No, you're quite right, I was wrong. I must have been very confused when I
put up the first 'bug' report, #886. I noticed my error a couple of days
after and put up a comment to that effect on R-bugs, but it seems to have
vanished (or alternatively I did that wrong as well). I agree with you on
the criterion for the choice of districts as well. There remains a minuscule
discrepancy between the Mosteller and Tukey description and the Princeton
one, in that M&T say that the 4th variable is the % of the population with
education beyond primary school, whereas the Princeton source says it's the
percentage of 'draftees' with this level of education; given the date, the
differences between male and female education levels at the time, and the
(presumed) fact that the 'draftees' are all male, this might make a
difference to interpretation, I suppose.

It did occur to me to wonder why Mosteller and Tukey chose these particular
variables out of all those given in the source...


Kevin McConway
Department of Statistics
The Open University
> Hardly crucial, but I've come upon a potential error in the documentation
> of the 'swiss' datafram in the R base package. The description accurately
> matches what is said in the Mosteller and Tukey source quoted, but
> according to the data archived at Princeton (links from
> http://opr.princeton.edu/archive/eufert/switz.html), the variable that
> Mosteller and Tukey report as infant mortality is actually the proportion
> of 'draftees' with education beyond primary school. Infant mortality is on
> the archived file, but the values are quite a lot different. Of course,
> it's possible that Mosteller and Tukey were right and the people who did
> the archiving at Princenton, later, got it wrong.

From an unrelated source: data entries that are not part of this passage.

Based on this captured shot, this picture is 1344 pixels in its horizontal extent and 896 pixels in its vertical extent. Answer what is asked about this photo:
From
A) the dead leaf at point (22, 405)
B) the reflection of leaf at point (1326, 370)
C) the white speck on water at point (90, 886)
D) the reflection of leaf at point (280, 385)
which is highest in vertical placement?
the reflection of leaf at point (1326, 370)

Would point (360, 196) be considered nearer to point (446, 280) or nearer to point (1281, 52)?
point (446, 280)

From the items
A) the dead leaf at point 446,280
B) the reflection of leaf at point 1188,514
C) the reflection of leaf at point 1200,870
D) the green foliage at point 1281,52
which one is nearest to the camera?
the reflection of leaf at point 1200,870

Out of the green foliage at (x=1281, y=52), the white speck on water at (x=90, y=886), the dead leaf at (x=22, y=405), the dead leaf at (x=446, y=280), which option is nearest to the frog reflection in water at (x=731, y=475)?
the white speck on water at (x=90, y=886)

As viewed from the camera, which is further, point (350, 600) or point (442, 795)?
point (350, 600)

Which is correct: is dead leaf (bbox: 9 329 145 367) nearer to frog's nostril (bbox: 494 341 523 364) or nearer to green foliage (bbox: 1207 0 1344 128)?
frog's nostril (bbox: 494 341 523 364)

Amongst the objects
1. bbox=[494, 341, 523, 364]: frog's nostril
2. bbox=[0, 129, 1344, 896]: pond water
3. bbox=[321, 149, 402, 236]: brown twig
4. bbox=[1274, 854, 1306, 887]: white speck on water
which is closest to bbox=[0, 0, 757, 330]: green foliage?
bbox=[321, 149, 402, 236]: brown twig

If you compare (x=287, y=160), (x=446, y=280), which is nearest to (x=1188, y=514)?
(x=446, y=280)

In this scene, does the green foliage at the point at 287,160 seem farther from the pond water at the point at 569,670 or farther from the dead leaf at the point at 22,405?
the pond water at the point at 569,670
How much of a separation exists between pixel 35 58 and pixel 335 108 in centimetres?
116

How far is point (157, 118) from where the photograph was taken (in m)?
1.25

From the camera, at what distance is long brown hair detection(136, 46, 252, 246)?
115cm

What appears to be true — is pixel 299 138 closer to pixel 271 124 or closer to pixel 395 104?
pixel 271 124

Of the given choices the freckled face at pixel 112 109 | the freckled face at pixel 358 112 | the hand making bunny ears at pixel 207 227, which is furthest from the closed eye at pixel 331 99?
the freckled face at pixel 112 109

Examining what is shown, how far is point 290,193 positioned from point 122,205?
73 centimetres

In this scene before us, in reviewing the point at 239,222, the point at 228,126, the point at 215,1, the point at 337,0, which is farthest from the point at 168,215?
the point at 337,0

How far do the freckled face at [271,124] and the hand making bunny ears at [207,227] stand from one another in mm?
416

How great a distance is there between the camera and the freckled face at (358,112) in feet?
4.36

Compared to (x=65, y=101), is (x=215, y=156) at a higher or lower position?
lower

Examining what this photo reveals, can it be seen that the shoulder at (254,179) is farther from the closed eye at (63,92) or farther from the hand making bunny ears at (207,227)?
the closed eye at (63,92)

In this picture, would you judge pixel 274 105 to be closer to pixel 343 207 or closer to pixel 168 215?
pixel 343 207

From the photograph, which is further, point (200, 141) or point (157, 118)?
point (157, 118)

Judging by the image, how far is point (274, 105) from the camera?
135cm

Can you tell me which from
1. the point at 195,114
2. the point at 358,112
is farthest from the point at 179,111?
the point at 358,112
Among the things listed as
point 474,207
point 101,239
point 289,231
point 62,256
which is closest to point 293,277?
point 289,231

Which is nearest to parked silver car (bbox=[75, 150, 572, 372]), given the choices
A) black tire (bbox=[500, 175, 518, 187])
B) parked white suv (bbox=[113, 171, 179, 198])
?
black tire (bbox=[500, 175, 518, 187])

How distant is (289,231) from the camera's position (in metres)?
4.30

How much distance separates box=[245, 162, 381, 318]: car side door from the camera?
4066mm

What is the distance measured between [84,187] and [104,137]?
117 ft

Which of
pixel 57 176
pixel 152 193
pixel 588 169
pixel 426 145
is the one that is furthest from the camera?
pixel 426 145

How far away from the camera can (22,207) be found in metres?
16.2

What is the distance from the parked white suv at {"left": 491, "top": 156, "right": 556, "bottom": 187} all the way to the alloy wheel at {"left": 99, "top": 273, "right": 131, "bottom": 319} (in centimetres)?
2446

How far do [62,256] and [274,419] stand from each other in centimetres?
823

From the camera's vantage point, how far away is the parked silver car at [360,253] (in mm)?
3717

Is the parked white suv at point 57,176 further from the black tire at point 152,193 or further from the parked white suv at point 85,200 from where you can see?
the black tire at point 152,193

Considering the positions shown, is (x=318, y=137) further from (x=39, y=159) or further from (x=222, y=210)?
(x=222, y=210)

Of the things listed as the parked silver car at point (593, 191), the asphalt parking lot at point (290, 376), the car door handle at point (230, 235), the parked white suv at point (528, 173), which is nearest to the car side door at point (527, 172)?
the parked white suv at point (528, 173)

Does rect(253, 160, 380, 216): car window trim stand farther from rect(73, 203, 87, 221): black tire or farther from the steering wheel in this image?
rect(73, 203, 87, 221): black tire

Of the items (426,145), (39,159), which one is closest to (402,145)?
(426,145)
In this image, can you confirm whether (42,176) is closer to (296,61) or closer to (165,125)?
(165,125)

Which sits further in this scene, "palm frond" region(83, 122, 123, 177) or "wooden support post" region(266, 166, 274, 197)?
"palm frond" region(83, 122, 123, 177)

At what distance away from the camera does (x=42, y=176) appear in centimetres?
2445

> It seems it is you that got it wrong! In the file sw1888.dat in their
> switz.zip, the variable
>  36 USCHOOL        321-330       3  Prop. draftees with > primary educ.
> corresponds to `Education' and
>  22 INFMORT        181-190       3  Infant Mortality Rate
> corresponds to `Infant Mortality'.
> Apart from guessing factors of 10, the data correspond to the 47 districts
> with > 50% French speakers to the accuracy they are given.
> If you still disagree, can you please explain how you did this?  I used
> > read.fwf("sw1888.dat", widths=c(rep(10, 45),1,2,2,2,8,1,15)) ->sw0
> > ind <- sw0[, 27] > 50000
> > sw <- sw0[ind, ]
> > sw[, c(5, 12, 34, 36, 9, 22)-3]
> the first column in the file being variable 4.
> Thanks for the source: as from 1.3.0 I have added the district names.